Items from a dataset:
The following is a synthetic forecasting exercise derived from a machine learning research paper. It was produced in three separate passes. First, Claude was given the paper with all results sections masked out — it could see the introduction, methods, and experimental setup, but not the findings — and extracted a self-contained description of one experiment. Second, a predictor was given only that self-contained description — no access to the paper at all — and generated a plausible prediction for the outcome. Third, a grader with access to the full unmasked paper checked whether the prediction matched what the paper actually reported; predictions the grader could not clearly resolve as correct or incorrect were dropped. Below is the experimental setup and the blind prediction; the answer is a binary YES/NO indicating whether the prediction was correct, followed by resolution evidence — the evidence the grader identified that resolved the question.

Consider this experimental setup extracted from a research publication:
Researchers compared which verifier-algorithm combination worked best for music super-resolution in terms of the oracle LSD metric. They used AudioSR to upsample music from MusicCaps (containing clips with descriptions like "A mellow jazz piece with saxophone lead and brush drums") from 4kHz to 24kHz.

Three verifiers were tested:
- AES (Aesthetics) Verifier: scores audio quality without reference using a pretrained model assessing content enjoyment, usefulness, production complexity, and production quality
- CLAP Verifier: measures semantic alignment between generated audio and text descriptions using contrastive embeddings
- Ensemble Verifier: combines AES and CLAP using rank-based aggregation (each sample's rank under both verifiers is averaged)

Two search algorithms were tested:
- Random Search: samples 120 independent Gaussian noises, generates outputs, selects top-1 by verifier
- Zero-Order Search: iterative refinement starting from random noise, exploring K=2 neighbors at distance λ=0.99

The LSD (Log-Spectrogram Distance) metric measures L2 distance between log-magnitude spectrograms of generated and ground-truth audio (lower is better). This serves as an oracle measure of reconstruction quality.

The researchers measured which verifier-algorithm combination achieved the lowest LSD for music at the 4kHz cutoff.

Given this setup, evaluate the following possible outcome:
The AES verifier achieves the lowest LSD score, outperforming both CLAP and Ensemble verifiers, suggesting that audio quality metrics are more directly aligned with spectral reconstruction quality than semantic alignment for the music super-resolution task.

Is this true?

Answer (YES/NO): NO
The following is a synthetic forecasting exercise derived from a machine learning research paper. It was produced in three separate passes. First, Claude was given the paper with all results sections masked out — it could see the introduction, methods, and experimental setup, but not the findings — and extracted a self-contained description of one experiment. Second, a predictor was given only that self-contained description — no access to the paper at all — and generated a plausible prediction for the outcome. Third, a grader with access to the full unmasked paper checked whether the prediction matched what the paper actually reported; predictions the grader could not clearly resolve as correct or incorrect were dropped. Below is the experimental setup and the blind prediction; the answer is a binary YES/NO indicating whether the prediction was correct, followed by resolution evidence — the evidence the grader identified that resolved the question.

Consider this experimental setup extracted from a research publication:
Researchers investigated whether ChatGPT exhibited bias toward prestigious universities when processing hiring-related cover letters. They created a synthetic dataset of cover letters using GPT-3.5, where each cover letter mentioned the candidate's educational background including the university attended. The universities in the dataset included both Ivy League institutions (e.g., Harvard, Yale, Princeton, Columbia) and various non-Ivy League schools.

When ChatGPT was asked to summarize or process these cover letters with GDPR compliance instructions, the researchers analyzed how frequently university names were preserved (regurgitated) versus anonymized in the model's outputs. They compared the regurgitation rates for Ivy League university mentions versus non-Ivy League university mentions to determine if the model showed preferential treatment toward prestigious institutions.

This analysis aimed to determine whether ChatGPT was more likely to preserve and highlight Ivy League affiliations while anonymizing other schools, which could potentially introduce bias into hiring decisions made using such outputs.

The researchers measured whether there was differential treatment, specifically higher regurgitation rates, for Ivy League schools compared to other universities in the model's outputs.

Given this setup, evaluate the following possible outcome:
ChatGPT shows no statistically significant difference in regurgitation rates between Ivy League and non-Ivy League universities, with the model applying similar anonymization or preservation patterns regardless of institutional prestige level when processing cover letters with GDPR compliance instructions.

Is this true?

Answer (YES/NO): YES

---

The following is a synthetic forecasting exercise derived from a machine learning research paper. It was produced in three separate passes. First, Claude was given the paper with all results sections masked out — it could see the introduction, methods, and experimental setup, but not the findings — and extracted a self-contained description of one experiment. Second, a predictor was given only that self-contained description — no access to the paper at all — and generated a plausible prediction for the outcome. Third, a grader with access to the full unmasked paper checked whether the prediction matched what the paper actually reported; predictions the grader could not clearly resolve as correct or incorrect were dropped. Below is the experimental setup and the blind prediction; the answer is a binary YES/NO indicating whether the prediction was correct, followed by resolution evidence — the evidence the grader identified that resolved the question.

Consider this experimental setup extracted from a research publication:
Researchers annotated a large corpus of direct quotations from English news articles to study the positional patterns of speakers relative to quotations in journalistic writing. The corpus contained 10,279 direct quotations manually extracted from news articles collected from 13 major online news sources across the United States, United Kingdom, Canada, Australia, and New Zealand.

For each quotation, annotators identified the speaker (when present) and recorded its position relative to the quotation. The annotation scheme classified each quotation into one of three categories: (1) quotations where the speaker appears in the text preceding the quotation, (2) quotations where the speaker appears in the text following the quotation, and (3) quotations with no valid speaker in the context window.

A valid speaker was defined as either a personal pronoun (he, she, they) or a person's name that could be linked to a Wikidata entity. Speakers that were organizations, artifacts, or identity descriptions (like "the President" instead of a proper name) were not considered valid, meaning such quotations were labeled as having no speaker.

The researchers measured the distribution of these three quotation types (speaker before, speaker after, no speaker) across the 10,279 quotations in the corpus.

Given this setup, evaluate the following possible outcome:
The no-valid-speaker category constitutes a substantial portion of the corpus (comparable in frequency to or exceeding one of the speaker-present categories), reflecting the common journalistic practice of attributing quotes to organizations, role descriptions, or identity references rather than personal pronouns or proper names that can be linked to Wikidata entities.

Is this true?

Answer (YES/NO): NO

---

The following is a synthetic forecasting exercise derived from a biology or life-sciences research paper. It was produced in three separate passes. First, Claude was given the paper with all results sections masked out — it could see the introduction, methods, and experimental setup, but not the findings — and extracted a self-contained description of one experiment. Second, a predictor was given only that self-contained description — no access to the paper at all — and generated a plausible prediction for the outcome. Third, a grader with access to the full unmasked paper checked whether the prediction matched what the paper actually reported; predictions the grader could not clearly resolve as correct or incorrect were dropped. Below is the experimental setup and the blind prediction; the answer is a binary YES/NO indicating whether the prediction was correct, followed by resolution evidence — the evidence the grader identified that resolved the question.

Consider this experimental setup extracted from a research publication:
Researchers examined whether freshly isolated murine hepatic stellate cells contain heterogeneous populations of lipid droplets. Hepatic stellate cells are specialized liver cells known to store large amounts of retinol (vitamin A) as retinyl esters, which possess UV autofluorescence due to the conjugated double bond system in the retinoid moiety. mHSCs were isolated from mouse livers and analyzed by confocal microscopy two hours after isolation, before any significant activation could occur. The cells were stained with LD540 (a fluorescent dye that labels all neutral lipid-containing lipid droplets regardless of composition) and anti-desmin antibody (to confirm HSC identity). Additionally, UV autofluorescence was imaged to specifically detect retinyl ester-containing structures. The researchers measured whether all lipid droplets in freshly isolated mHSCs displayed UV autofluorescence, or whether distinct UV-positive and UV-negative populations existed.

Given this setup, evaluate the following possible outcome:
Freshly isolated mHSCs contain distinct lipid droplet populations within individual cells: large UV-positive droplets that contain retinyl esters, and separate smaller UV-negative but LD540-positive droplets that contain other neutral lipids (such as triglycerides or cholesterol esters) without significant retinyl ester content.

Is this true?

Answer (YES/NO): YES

• **Try it**:
Look through the data above and report every line in which "lipid" appears.

• **Task result**:
Researchers examined whether freshly isolated murine hepatic stellate cells contain heterogeneous populations of lipid droplets. Hepatic stellate cells are specialized liver cells known to store large amounts of retinol (vitamin A) as retinyl esters, which possess UV autofluorescence due to the conjugated double bond system in the retinoid moiety. mHSCs were isolated from mouse livers and analyzed by confocal microscopy two hours after isolation, before any significant activation could occur. The cells were stained with LD540 (a fluorescent dye that labels all neutral lipid-containing lipid droplets regardless of composition) and anti-desmin antibody (to confirm HSC identity). Additionally, UV autofluorescence was imaged to specifically detect retinyl ester-containing structures. The researchers measured whether all lipid droplets in freshly isolated mHSCs displayed UV autofluorescence, or whether distinct UV-positive and UV-negative populations existed.
Freshly isolated mHSCs contain distinct lipid droplet populations within individual cells: large UV-positive droplets that contain retinyl esters, and separate smaller UV-negative but LD540-positive droplets that contain other neutral lipids (such as triglycerides or cholesterol esters) without significant retinyl ester content.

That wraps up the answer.